The acronym BE FAST is an easy way to remember the signs and symptoms of a stroke. Dr. Magill emphasizes that stroke symptoms come on suddenly, and not all symptoms may be present.
B – Balance – Sudden loss of balance
E – Eyes – Sudden loss of vision in one or both eyes
F – Face – Sudden facial droop or uneven smile
A – Arms – Sudden numbness or weakness in one arm
S – Speech – Sudden difficulty speaking/understanding, slurred speech
T – Time – If you see any of these sudden signs, it’s time to call 911
Strokes can happen at any age, but certain health conditions can increase your risk for stroke, like high blood pressure, high cholesterol, heart disease, diabetes and obesity.

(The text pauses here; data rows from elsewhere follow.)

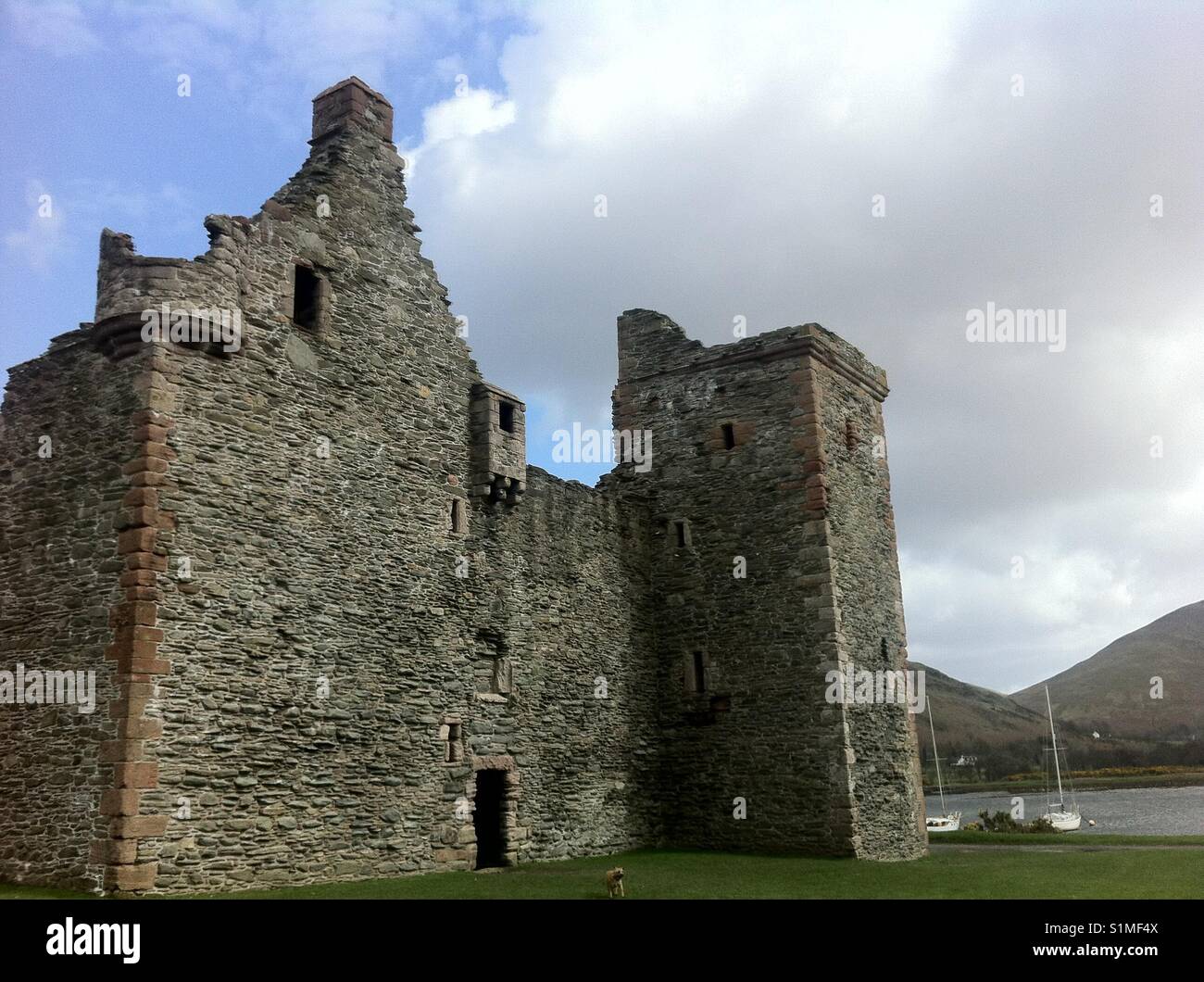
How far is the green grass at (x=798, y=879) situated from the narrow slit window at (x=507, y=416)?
775 centimetres

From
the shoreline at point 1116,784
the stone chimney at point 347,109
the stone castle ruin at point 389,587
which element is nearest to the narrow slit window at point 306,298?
the stone castle ruin at point 389,587

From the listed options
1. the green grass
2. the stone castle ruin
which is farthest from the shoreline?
the green grass

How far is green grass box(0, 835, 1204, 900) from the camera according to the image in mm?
14227

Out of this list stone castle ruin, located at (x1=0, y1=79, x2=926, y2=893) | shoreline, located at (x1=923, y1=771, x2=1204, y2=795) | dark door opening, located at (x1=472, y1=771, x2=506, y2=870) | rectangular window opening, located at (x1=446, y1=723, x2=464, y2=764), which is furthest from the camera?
shoreline, located at (x1=923, y1=771, x2=1204, y2=795)

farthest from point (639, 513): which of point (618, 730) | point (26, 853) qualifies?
point (26, 853)

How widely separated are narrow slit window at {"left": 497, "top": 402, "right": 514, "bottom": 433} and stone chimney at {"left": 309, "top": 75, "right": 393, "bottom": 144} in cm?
509

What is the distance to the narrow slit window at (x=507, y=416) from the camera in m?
19.5

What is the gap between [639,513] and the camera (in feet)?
78.0

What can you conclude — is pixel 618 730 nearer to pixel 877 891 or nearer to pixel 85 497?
pixel 877 891

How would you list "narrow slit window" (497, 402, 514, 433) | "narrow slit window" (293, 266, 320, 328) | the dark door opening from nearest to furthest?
Result: "narrow slit window" (293, 266, 320, 328), the dark door opening, "narrow slit window" (497, 402, 514, 433)

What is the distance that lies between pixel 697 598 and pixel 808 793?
186 inches

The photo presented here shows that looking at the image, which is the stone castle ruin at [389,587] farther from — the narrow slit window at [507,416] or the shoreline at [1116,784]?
the shoreline at [1116,784]

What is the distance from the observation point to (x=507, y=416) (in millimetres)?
19625

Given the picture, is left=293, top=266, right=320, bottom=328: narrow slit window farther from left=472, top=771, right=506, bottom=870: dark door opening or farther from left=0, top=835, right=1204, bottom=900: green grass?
left=0, top=835, right=1204, bottom=900: green grass
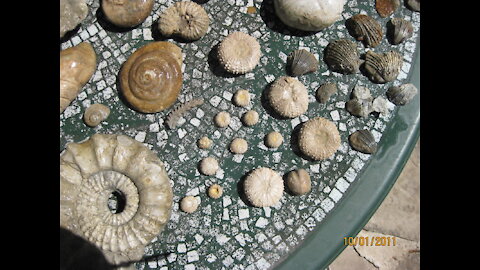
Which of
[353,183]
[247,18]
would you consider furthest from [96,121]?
[353,183]

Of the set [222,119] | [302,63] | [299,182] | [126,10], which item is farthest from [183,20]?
[299,182]

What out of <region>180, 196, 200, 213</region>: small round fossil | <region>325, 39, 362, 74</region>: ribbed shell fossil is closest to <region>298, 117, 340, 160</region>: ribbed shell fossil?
<region>325, 39, 362, 74</region>: ribbed shell fossil

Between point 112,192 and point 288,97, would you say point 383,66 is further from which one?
point 112,192

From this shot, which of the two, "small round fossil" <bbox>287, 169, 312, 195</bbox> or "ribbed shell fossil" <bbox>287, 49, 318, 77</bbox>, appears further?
"ribbed shell fossil" <bbox>287, 49, 318, 77</bbox>

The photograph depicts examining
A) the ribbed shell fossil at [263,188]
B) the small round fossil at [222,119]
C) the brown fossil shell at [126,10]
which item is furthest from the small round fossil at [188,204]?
the brown fossil shell at [126,10]

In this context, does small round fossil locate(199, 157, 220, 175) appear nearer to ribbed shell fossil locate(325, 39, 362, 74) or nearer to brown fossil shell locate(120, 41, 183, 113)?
brown fossil shell locate(120, 41, 183, 113)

Dr. Magill says maintaining a healthy weight, exercising regularly, not smoking and limiting alcohol are ways to help prevent stroke.
Parkridge Health has a network of emergency rooms across the Tennessee Valley equipped with imaging equipment and technology to help detect and begin treatment for strokes quickly. Don’t delay, call 911 if you think you or someone you know may be having a stroke.